Jefferies LLC is the left lead on the deal that will be used with cash from the balance sheet to pay down an existing second-lien term loan.

Flexera is an Itasca, Ill.-based SaaS and Software Asset Management and Software Monetization provider.

Buyers Edge accelerated

Buyers Edge Platform moved up the commitment deadline for its $550 million seven-year term loan B (B1) to 11 a.m. ET on Friday from 5 p.m. ET on Monday, according to a market source.

Talk on the term loan is SOFR plus 400 bps with a 0% floor, an original issue discount of 99 to 99.5 and 101 soft call protection for six months.

JPMorgan Chase Bank, BofA Securities Inc., Truist Securities, Wells Fargo Securities LLC and GA Credit are leading the deal that will be used to refinance existing debt, fund a distribution and add cash to the balance sheet.

Buyers Edge is a Waltham, Mass.-based provider of procurement, supply chain management and software services to foodservice operators.

Cedar Fair holds call

Cedar Fair held a lender call at 2 p.m. ET on Thursday to launch a $1 billion term loan B due 2031 (Ba2/BB+) talked at SOFR plus 250 bps with a 0.5% floor, an original issue discount of 99.5 and 101 soft call protection for six months, a market source remarked.

Commitments are due at 10 a.m. ET on April 19, the source added.
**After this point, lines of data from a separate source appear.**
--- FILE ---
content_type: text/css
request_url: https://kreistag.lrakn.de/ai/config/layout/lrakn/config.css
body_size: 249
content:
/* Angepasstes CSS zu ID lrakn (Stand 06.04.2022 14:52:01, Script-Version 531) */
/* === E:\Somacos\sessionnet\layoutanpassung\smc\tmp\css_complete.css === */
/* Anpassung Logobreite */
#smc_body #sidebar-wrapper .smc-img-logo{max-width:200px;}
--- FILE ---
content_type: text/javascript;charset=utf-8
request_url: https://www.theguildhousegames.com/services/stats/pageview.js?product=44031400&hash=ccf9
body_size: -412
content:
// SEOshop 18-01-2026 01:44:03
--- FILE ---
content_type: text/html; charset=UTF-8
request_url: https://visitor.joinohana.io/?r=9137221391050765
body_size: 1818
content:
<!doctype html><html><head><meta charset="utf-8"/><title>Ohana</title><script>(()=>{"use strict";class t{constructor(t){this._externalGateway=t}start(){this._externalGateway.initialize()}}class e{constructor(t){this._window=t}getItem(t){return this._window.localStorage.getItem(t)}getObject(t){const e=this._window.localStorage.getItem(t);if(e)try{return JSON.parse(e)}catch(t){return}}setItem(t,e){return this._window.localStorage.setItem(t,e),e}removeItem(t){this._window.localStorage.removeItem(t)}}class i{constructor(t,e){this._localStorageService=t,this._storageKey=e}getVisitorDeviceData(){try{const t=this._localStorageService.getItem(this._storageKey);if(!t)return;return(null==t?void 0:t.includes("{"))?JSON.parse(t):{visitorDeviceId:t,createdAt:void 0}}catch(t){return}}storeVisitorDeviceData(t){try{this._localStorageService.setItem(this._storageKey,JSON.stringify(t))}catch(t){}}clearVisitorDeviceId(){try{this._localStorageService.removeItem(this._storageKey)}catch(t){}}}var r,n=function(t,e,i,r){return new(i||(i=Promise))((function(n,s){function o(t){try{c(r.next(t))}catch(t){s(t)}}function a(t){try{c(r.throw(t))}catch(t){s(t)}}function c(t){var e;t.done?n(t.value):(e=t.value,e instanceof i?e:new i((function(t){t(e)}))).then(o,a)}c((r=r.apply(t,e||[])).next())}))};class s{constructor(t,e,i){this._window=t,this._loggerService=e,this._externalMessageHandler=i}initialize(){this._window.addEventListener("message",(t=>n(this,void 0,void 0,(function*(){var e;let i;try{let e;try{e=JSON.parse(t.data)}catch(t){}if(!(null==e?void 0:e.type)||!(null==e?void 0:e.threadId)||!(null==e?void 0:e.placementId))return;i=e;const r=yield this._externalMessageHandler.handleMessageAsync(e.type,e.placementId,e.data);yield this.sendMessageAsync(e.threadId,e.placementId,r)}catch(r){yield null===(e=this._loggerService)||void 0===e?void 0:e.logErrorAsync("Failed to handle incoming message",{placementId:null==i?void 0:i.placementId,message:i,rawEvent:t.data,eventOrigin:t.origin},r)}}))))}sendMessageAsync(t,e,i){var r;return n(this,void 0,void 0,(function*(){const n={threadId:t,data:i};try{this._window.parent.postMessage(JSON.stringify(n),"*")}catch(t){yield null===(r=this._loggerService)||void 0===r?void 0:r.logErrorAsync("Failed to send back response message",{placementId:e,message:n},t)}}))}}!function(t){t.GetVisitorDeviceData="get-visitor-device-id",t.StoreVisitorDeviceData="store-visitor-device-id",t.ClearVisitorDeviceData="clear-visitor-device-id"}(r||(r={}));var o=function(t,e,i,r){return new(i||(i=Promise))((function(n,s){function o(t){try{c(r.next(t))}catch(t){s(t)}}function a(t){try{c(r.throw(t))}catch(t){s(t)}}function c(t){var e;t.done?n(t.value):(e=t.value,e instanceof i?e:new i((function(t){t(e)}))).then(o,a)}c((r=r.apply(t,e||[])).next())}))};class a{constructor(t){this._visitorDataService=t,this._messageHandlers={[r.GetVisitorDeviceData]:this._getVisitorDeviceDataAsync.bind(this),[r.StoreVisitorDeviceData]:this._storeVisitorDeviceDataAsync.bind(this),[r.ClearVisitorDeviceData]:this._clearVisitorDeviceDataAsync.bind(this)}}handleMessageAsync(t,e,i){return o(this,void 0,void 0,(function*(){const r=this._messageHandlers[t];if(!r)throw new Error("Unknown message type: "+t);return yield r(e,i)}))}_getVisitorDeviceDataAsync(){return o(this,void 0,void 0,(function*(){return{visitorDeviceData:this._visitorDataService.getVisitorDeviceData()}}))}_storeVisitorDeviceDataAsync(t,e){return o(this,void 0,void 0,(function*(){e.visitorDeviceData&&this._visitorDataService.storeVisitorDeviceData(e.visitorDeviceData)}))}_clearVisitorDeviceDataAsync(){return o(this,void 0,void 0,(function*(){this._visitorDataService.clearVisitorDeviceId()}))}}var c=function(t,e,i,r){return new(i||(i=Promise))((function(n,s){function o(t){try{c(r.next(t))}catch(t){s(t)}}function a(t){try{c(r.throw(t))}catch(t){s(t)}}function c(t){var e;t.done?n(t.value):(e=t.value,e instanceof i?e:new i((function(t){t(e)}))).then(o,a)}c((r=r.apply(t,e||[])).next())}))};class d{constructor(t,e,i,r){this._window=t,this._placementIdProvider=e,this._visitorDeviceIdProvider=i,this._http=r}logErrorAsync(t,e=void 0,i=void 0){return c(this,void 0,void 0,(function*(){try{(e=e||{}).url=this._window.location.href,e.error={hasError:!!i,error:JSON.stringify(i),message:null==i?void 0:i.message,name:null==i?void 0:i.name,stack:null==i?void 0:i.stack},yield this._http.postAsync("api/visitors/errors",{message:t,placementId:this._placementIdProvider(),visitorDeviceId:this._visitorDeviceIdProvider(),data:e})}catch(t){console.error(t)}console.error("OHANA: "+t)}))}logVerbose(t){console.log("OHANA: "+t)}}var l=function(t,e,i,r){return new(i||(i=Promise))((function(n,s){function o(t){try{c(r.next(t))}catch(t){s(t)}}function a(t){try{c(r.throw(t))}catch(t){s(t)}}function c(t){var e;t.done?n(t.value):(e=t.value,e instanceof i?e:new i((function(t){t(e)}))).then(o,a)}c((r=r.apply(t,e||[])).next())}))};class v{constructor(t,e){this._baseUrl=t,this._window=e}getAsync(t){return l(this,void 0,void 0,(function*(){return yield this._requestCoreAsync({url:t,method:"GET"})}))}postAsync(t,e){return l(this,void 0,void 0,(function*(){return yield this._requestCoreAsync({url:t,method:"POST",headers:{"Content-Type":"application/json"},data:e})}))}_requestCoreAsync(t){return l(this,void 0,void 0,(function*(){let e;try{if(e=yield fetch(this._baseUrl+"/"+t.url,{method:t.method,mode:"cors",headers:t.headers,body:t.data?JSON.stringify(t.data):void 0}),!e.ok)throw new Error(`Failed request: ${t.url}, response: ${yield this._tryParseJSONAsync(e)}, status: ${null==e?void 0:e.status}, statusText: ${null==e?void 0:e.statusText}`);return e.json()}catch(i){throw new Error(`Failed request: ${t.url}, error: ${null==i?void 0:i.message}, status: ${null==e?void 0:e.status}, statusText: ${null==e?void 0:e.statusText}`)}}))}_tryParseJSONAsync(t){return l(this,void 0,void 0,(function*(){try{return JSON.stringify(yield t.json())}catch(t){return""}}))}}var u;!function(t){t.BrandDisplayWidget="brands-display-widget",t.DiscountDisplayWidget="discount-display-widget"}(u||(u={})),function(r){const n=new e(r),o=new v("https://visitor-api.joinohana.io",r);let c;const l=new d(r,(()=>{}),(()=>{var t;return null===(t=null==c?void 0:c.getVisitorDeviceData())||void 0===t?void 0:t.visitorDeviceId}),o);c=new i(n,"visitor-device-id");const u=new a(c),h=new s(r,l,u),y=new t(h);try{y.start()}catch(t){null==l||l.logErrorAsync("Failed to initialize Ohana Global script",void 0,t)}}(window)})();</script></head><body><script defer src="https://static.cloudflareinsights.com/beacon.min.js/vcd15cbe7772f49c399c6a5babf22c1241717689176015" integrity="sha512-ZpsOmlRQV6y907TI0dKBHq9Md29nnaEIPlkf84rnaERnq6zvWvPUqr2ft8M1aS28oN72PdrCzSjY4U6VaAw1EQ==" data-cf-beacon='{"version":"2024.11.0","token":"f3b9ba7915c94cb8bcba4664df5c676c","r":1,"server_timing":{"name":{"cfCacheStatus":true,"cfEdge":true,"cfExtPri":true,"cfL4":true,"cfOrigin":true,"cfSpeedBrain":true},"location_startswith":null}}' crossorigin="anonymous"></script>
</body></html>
Goldman Sachs Bank USA, JPMorgan Chase Bank, Wells Fargo Securities LLC, PNC, KeyBanc Capital Markets, Fifth Third, Citizens Bank, HSBC Securities (USA) Inc., Texas Capital and Capital One are leading the deal that will be used to refinance the company’s 5½% senior secured notes due 2025.

The transaction is being done in connection with the merger of Cedar Fair LP and Six Flags Entertainment Corp., under which Cedar Fair unitholders will receive one share of common stock in the new combined company for each unit owned, and Six Flags shareholders will receive 0.58 shares of common stock for each share owned.

Closing is expected in the first half of this year, subject to shareholder and regulatory approvals.

Sandusky, Ohio-based Cedar Fair and Arlington, Tex.-based Six Flags are amusement park operators. Upon closing, the combined company will operate under the name Six Flags and be based in Charlotte, N.C.

Thryv guidance

Thryv came out with talk of SOFR plus 700 bps with a 1% floor and an original issue discount of 98 on its $350 million five-year term loan B (B3/B+) that launched with a call in the morning, according to a market source.

The term loan has soft call protection of 102 in year one and 101 in year two.

Commitments are due at 5 p.m. ET on April 24, the source added.

Citizens Bank is leading the deal, which will be used to refinance existing debt, including the company’s term loan B due 2026.

Thryv is a Dallas-based software and marketing services company.

DaVita on deck

DaVita set a lender call for 2 p.m. ET on Monday to launch a $2.6 billion term loan B due 2031 talked at SOFR plus 200 bps with no CSA, a 0% floor, an original issue discount of 99.5 and 101 soft call protection for six months, a market source said.

Commitments are due at 10 a.m. ET on April 25, the source added.

Goldman Sachs Bank USA is the left lead on the deal that will be used to refinance an existing $2.6 billion term loan B.

DaVita is a Denver-based provider of kidney dialysis services to patients with chronic kidney failure.